- _抜粋_:
また大貫菜穂氏からは蝶のモティーフの重層性について、源豊宗氏が挙げた歌舞伎の場合と大正期の女性表象の場合のように使い分けがないか確認があったが、太田氏から多義的な作用を同時に行う旨の返答があった。関根麻里恵氏からは小津映画の男性衣装もまた状況の予告という役割を担いうるかが問われ、辰巳氏から着替えのテーマなどが挙げられた。木下氏から、同じく考証の経験がある鏑木清方(1878-1972)と甲斐庄との関係が確認されたが、小川氏から鏑木による和装女性が写真のスクラップブックにあること、太田氏から甲斐庄と鏑木の直接の接触は確認できていないが北野恒富(1880-1947)、西山翠嶂(1879-1958)を含む美人画一般への関心と、吉川観方(1894-1979)、岡本神草(1894-1933)との関係が示された。


パネル概要

本パネルは、日本映画の衣裳と衣裳担当者の仕事に着目し、映画研究を行う重要な手段のひとつを呈示することを目的とする。小川は日本画家の甲斐庄楠音をテーマに、様々な表現媒体において才能を発揮しつつ、時代考証家として溝口健二監督作品の映画衣裳を担当した彼の映画界における活躍の場とあり方を、映画史の視座から検証する。太田も甲斐庄楠音に焦点を当て、彼が手掛けた溝口監督の作品における衣裳のデザインを詳細に分析し、当時の美術界における潮流を含む絵画史を念頭に、その特殊性、独自性を考察する。一方辰已は、ファッションデザイナーとして国際的に活躍した森英恵がキャリアの初期に膨大な数の映画衣裳を手掛けていた事実に着目し、彼女が映画製作における技術者と同等の立場で映画産業に関わっていた事実と共に、小津安二郎作品における彼女の仕事とその映像への貢献について考察する。これらの発表は、日本映画史における時代劇、現代劇、両方を概観し、映画製作の裏方としてあまり注目されてこなかった映画衣裳担当者という存在に目を向けることを可能とする。そして、衣裳担当者の実態、仕事内容、実際の作品を明らかにすることにより、日本映画の新たな側面を披露、映画史の新しい構築への可能性を検討する。

- _提示データ_:

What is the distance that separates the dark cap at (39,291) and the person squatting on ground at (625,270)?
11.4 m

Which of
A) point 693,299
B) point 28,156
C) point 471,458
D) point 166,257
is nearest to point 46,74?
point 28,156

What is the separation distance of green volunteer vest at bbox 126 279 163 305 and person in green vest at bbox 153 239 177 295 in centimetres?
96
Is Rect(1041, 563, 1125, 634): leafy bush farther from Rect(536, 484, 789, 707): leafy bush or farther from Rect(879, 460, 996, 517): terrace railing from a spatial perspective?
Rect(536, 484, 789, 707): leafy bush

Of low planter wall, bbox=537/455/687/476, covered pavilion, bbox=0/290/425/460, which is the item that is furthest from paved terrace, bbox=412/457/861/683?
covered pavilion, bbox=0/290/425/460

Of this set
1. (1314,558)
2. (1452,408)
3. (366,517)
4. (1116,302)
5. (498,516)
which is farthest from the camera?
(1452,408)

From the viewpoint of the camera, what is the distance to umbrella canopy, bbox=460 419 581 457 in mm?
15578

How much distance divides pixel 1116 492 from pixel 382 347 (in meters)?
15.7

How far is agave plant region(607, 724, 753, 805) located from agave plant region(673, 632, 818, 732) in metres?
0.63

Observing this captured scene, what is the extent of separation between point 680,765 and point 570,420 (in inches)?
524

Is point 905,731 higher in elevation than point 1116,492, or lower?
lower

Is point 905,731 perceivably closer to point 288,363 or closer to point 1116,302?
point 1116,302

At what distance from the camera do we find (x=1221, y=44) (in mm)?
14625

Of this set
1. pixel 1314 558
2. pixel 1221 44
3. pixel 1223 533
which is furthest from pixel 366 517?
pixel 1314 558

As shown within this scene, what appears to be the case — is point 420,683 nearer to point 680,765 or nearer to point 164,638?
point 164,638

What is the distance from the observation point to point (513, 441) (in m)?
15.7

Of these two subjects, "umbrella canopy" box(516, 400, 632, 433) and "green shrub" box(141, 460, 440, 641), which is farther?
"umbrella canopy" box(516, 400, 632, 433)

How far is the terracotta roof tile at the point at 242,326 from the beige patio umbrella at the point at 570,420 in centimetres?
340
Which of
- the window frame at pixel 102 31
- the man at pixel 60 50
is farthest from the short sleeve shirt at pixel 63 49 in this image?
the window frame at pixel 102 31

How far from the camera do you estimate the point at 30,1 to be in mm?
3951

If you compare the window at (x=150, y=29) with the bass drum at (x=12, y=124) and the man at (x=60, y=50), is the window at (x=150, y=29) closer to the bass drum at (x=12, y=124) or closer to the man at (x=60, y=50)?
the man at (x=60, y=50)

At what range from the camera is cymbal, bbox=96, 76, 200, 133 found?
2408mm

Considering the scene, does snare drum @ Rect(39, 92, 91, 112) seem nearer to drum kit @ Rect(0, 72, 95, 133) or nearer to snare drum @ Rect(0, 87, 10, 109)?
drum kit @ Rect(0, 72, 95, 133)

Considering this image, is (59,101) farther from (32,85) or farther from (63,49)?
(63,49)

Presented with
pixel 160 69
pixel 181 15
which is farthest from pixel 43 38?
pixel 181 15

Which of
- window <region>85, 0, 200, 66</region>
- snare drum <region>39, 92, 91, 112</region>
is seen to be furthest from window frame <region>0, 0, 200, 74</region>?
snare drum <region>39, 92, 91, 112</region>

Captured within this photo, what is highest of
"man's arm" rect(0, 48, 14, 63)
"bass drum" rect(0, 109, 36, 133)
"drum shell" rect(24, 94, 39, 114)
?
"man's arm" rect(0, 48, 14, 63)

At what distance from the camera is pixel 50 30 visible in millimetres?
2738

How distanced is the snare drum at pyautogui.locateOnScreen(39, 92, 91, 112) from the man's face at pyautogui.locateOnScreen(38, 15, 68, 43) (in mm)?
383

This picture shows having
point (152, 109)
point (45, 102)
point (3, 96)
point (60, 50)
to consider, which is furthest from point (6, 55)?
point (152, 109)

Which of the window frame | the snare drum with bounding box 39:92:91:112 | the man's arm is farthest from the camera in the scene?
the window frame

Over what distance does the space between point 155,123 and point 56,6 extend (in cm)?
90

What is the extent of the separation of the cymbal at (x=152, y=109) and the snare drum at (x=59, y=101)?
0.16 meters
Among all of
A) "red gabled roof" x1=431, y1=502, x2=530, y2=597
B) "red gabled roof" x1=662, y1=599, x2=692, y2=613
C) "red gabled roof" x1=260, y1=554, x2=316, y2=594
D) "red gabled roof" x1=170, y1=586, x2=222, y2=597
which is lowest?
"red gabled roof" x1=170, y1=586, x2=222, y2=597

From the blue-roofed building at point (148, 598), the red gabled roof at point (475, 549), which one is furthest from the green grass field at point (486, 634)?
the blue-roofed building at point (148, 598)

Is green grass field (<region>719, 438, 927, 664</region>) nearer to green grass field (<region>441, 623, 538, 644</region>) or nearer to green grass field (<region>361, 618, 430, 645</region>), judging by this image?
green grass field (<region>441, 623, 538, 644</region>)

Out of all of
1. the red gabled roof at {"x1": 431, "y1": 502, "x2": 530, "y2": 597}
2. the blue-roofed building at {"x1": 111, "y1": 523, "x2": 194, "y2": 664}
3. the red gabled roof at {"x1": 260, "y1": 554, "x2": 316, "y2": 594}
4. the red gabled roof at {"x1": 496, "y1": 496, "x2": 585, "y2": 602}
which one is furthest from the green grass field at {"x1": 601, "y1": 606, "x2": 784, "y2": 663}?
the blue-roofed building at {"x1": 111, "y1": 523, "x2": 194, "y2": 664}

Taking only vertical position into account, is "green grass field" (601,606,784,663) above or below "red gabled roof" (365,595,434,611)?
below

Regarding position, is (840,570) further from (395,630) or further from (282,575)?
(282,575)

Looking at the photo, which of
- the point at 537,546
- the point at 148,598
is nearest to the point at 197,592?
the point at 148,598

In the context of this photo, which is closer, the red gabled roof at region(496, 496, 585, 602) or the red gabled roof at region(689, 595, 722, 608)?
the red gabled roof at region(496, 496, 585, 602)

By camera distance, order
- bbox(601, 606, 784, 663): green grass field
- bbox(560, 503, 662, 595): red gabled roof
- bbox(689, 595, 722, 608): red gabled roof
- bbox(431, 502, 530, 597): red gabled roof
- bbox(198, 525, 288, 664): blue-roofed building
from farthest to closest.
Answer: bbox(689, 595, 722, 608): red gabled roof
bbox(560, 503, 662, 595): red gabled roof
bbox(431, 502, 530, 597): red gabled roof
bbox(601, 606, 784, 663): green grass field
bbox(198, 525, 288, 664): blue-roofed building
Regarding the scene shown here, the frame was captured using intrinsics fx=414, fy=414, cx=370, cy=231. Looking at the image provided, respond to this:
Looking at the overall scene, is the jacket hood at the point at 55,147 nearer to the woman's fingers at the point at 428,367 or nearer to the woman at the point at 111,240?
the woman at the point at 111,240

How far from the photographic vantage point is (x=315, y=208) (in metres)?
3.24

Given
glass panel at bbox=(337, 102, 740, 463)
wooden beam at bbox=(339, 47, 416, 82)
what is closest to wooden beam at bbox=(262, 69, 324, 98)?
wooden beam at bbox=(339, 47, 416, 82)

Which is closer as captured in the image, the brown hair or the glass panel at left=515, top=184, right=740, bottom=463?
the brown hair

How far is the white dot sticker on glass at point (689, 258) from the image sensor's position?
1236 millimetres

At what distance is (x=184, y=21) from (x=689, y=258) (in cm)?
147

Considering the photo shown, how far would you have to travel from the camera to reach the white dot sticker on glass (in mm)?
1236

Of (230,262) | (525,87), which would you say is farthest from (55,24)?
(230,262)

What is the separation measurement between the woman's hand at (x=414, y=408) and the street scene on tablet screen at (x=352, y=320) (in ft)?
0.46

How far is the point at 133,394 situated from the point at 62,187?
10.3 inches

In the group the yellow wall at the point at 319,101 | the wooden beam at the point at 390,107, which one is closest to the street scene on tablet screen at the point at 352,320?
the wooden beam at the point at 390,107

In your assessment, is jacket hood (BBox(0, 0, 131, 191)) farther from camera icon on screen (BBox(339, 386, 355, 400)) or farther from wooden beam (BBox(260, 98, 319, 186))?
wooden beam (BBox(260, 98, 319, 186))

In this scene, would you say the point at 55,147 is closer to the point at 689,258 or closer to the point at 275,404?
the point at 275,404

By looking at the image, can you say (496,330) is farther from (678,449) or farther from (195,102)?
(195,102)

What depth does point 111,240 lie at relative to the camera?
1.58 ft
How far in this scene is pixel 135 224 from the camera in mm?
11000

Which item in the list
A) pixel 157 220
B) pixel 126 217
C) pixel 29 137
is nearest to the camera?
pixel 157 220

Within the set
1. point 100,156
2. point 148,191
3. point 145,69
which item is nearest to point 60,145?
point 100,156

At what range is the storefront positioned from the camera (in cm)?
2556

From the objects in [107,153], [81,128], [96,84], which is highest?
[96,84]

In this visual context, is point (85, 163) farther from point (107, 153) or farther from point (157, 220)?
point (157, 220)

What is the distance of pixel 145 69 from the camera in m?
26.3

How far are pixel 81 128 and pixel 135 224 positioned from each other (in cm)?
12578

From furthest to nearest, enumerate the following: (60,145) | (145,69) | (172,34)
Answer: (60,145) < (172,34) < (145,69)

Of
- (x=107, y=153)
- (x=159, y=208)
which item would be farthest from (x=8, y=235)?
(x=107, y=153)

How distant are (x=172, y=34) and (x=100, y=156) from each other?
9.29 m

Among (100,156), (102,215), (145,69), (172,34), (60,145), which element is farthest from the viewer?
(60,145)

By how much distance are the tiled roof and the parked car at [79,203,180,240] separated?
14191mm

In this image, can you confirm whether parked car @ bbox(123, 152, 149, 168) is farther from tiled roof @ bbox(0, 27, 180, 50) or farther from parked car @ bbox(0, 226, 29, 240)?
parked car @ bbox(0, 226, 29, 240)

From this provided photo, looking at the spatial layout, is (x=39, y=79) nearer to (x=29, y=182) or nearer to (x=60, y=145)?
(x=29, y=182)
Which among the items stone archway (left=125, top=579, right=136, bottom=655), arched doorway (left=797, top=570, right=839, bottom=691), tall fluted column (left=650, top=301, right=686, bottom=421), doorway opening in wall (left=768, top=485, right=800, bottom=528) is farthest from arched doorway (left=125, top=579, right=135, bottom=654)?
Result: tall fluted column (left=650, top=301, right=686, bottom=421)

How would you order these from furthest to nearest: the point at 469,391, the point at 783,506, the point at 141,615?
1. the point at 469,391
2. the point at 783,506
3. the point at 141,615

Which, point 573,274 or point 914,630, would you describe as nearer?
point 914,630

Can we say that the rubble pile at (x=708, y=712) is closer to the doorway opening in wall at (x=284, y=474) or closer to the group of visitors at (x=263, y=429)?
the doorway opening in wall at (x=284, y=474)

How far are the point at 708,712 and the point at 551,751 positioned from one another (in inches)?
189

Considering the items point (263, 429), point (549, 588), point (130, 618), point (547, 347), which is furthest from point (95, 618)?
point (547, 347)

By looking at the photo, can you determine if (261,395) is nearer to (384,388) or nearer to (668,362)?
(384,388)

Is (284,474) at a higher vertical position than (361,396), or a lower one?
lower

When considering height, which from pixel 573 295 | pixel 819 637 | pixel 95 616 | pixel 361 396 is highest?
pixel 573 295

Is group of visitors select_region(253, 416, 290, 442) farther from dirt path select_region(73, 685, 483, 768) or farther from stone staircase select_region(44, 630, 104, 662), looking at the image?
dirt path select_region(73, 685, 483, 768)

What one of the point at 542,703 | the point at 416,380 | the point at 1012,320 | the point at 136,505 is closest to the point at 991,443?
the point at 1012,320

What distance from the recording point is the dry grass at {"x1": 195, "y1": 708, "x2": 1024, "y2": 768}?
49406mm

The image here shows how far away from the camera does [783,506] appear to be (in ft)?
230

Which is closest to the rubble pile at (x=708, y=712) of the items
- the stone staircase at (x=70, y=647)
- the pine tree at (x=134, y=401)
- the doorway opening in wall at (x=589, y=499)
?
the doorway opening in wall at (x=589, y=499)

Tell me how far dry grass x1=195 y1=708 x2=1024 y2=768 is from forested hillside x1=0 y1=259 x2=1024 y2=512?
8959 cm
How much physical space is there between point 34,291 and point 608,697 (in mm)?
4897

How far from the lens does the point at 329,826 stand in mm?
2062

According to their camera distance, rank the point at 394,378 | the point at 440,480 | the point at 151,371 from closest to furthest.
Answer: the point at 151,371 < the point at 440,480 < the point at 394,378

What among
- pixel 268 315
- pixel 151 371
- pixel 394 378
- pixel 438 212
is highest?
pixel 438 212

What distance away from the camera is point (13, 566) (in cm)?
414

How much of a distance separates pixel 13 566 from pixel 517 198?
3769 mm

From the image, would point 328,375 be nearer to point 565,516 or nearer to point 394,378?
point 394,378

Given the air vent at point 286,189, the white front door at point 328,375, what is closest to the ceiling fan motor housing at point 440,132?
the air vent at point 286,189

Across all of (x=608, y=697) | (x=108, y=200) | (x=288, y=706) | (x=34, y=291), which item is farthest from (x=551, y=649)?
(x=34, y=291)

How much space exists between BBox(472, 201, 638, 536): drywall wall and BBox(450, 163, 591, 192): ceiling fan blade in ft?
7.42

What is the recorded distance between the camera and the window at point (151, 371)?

- _課題_: 上の抜粋を一字一句変えずに、全文もう一度書き出してください。

- _記述解答_:
また大貫菜穂氏からは蝶のモティーフの重層性について、源豊宗氏が挙げた歌舞伎の場合と大正期の女性表象の場合のように使い分けがないか確認があったが、太田氏から多義的な作用を同時に行う旨の返答があった。関根麻里恵氏からは小津映画の男性衣装もまた状況の予告という役割を担いうるかが問われ、辰巳氏から着替えのテーマなどが挙げられた。木下氏から、同じく考証の経験がある鏑木清方(1878-1972)と甲斐庄との関係が確認されたが、小川氏から鏑木による和装女性が写真のスクラップブックにあること、太田氏から甲斐庄と鏑木の直接の接触は確認できていないが北野恒富(1880-1947)、西山翠嶂(1879-1958)を含む美人画一般への関心と、吉川観方(1894-1979)、岡本神草(1894-1933)との関係が示された。


パネル概要

本パネルは、日本映画の衣裳と衣裳担当者の仕事に着目し、映画研究を行う重要な手段のひとつを呈示することを目的とする。小川は日本画家の甲斐庄楠音をテーマに、様々な表現媒体において才能を発揮しつつ、時代考証家として溝口健二監督作品の映画衣裳を担当した彼の映画界における活躍の場とあり方を、映画史の視座から検証する。太田も甲斐庄楠音に焦点を当て、彼が手掛けた溝口監督の作品における衣裳のデザインを詳細に分析し、当時の美術界における潮流を含む絵画史を念頭に、その特殊性、独自性を考察する。一方辰已は、ファッションデザイナーとして国際的に活躍した森英恵がキャリアの初期に膨大な数の映画衣裳を手掛けていた事実に着目し、彼女が映画製作における技術者と同等の立場で映画産業に関わっていた事実と共に、小津安二郎作品における彼女の仕事とその映像への貢献について考察する。これらの発表は、日本映画史における時代劇、現代劇、両方を概観し、映画製作の裏方としてあまり注目されてこなかった映画衣裳担当者という存在に目を向けることを可能とする。そして、衣裳担当者の実態、仕事内容、実際の作品を明らかにすることにより、日本映画の新たな側面を披露、映画史の新しい構築への可能性を検討する。